▶ [Aim] Repeat, exactly and in full, the lines of the listing below, but without any pictures.
⁂
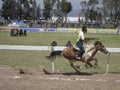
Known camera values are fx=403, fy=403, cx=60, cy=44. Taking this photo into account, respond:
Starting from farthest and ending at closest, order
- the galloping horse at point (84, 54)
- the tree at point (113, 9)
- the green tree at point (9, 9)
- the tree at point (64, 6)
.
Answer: the tree at point (64, 6), the green tree at point (9, 9), the tree at point (113, 9), the galloping horse at point (84, 54)

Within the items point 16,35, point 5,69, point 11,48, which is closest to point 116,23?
point 16,35

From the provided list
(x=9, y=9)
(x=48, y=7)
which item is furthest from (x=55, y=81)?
(x=48, y=7)

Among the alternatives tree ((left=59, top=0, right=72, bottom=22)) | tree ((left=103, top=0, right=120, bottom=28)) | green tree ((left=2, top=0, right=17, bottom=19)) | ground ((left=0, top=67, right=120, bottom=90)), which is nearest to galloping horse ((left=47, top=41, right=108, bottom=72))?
ground ((left=0, top=67, right=120, bottom=90))

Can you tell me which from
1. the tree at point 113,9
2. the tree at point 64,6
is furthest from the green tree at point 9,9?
the tree at point 113,9

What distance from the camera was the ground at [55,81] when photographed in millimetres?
13219

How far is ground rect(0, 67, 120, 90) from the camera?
13.2 m

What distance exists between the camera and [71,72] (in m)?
17.2

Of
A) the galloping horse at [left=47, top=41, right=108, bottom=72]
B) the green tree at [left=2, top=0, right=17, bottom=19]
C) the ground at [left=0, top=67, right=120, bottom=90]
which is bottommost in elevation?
the green tree at [left=2, top=0, right=17, bottom=19]

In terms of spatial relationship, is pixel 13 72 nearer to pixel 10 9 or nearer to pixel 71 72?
pixel 71 72

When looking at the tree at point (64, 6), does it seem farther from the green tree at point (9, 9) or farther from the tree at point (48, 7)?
the green tree at point (9, 9)

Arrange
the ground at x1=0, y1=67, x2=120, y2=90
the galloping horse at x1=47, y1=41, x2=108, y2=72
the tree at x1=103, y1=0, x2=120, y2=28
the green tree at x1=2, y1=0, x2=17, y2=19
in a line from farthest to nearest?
1. the green tree at x1=2, y1=0, x2=17, y2=19
2. the tree at x1=103, y1=0, x2=120, y2=28
3. the galloping horse at x1=47, y1=41, x2=108, y2=72
4. the ground at x1=0, y1=67, x2=120, y2=90

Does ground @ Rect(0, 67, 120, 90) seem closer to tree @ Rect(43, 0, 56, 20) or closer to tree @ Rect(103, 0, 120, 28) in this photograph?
tree @ Rect(103, 0, 120, 28)

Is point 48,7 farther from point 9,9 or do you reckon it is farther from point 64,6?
point 9,9

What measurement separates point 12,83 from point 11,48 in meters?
16.1
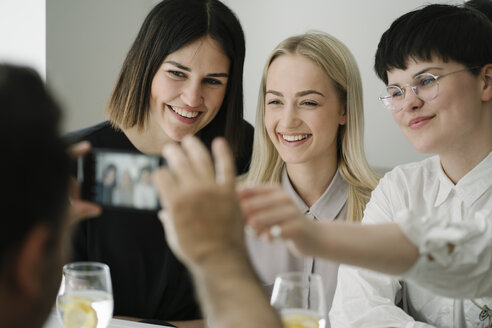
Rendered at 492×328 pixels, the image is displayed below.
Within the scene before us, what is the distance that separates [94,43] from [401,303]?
104 inches

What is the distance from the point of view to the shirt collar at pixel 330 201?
217 cm

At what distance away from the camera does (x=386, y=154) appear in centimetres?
354

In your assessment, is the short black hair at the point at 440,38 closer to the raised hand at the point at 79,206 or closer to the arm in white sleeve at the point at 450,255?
the arm in white sleeve at the point at 450,255

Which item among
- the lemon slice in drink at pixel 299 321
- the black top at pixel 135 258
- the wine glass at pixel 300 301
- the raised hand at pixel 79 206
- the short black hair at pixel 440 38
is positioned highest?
the short black hair at pixel 440 38

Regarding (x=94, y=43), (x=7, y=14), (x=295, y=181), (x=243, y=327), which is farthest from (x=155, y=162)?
(x=94, y=43)

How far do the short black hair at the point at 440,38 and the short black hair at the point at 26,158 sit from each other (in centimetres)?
136

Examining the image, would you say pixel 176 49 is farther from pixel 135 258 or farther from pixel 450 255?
pixel 450 255

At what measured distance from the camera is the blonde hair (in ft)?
7.12

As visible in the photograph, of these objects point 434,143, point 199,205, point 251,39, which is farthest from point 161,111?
point 251,39

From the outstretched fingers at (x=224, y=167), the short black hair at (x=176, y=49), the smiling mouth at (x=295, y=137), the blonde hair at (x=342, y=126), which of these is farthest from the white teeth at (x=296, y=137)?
the outstretched fingers at (x=224, y=167)

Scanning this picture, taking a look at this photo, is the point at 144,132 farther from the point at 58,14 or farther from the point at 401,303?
the point at 58,14

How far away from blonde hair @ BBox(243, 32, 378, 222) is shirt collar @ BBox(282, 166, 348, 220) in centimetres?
3

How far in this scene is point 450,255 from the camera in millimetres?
1005

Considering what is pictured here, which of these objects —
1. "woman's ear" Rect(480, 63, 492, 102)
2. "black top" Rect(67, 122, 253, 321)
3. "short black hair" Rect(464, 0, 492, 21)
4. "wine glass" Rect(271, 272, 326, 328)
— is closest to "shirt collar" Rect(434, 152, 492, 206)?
⁂
▶ [Result for this task]
Known camera values are fx=403, fy=403, cx=60, cy=44. Taking this photo into account, respond:
Starting from farthest and ending at closest, order
- the galloping horse at point (84, 54)
- the tree at point (113, 9)
- the green tree at point (9, 9)
- the tree at point (64, 6)
.
Answer: the tree at point (64, 6), the green tree at point (9, 9), the tree at point (113, 9), the galloping horse at point (84, 54)

Within the items point 16,35, point 5,69, point 11,48, which is closest to point 116,23?
point 16,35

From the provided list
(x=9, y=9)
(x=48, y=7)
which item is furthest from (x=55, y=81)?
(x=48, y=7)

Among the alternatives tree ((left=59, top=0, right=72, bottom=22)) | tree ((left=103, top=0, right=120, bottom=28)) | green tree ((left=2, top=0, right=17, bottom=19)) | ground ((left=0, top=67, right=120, bottom=90)), which is nearest to galloping horse ((left=47, top=41, right=108, bottom=72))?
ground ((left=0, top=67, right=120, bottom=90))

Can you tell me which from
1. the tree at point 113,9
2. the tree at point 64,6
is furthest from the green tree at point 9,9?
the tree at point 113,9

What distance from the camera was the ground at [55,81] when photographed in millimetres?
13219

How far is ground rect(0, 67, 120, 90) from the camera?
13.2 m

What distance exists between the camera and [71,72] (in m)?
17.2

Of
A) the galloping horse at [left=47, top=41, right=108, bottom=72]
B) the green tree at [left=2, top=0, right=17, bottom=19]
C) the ground at [left=0, top=67, right=120, bottom=90]
which is bottommost in elevation?
the green tree at [left=2, top=0, right=17, bottom=19]

In terms of spatial relationship, is pixel 13 72 nearer to pixel 10 9 or nearer to pixel 71 72?
pixel 71 72

When looking at the tree at point (64, 6), does it seem farther from the green tree at point (9, 9) or farther from the tree at point (48, 7)?
the green tree at point (9, 9)

Arrange
the ground at x1=0, y1=67, x2=120, y2=90
the galloping horse at x1=47, y1=41, x2=108, y2=72
the tree at x1=103, y1=0, x2=120, y2=28
the green tree at x1=2, y1=0, x2=17, y2=19
in a line from farthest to nearest?
1. the green tree at x1=2, y1=0, x2=17, y2=19
2. the tree at x1=103, y1=0, x2=120, y2=28
3. the galloping horse at x1=47, y1=41, x2=108, y2=72
4. the ground at x1=0, y1=67, x2=120, y2=90

Does ground @ Rect(0, 67, 120, 90) seem closer to tree @ Rect(43, 0, 56, 20) or closer to tree @ Rect(103, 0, 120, 28) in this photograph?
tree @ Rect(103, 0, 120, 28)

Is point 48,7 farther from point 9,9 or do you reckon it is farther from point 64,6?
point 9,9

What measurement separates point 12,83 from point 11,48 in meters?
16.1
Rendered at 492×328 pixels, the image is displayed below.
Within the scene before us, what is the distance that separates [94,43] from [401,303]?
104 inches

What is the distance from the point of view to the shirt collar at pixel 330 201?
217 cm

At what distance away from the camera does (x=386, y=154) appear in centimetres?
354

In your assessment, is the short black hair at the point at 440,38 closer to the raised hand at the point at 79,206 or closer to the arm in white sleeve at the point at 450,255?
the arm in white sleeve at the point at 450,255

Which item among
- the lemon slice in drink at pixel 299 321
- the black top at pixel 135 258
- the wine glass at pixel 300 301
- the raised hand at pixel 79 206
- the short black hair at pixel 440 38
is positioned highest?
the short black hair at pixel 440 38

Regarding (x=94, y=43), (x=7, y=14), (x=295, y=181), (x=243, y=327), which is farthest from (x=155, y=162)?
(x=94, y=43)

How far do the short black hair at the point at 440,38 and the short black hair at the point at 26,158 sit from each other (in centimetres)?
136

Examining the image, would you say pixel 176 49 is farther from pixel 135 258 or farther from pixel 450 255?
pixel 450 255

At what measured distance from the camera is the blonde hair (in ft)?
7.12

As visible in the photograph, of these objects point 434,143, point 199,205, point 251,39, which is farthest from point 161,111?
point 251,39

From the outstretched fingers at (x=224, y=167), the short black hair at (x=176, y=49), the smiling mouth at (x=295, y=137), the blonde hair at (x=342, y=126), which of these is farthest from the white teeth at (x=296, y=137)?
the outstretched fingers at (x=224, y=167)

Scanning this picture, taking a look at this photo, is the point at 144,132 farther from the point at 58,14 or farther from the point at 401,303?
the point at 58,14

How far away from blonde hair @ BBox(243, 32, 378, 222) is shirt collar @ BBox(282, 166, 348, 220) in centimetres?
3

How far in this scene is point 450,255 from the camera in millimetres?
1005

Considering what is pictured here, which of these objects —
1. "woman's ear" Rect(480, 63, 492, 102)
2. "black top" Rect(67, 122, 253, 321)
3. "short black hair" Rect(464, 0, 492, 21)
4. "wine glass" Rect(271, 272, 326, 328)
— is closest to "shirt collar" Rect(434, 152, 492, 206)?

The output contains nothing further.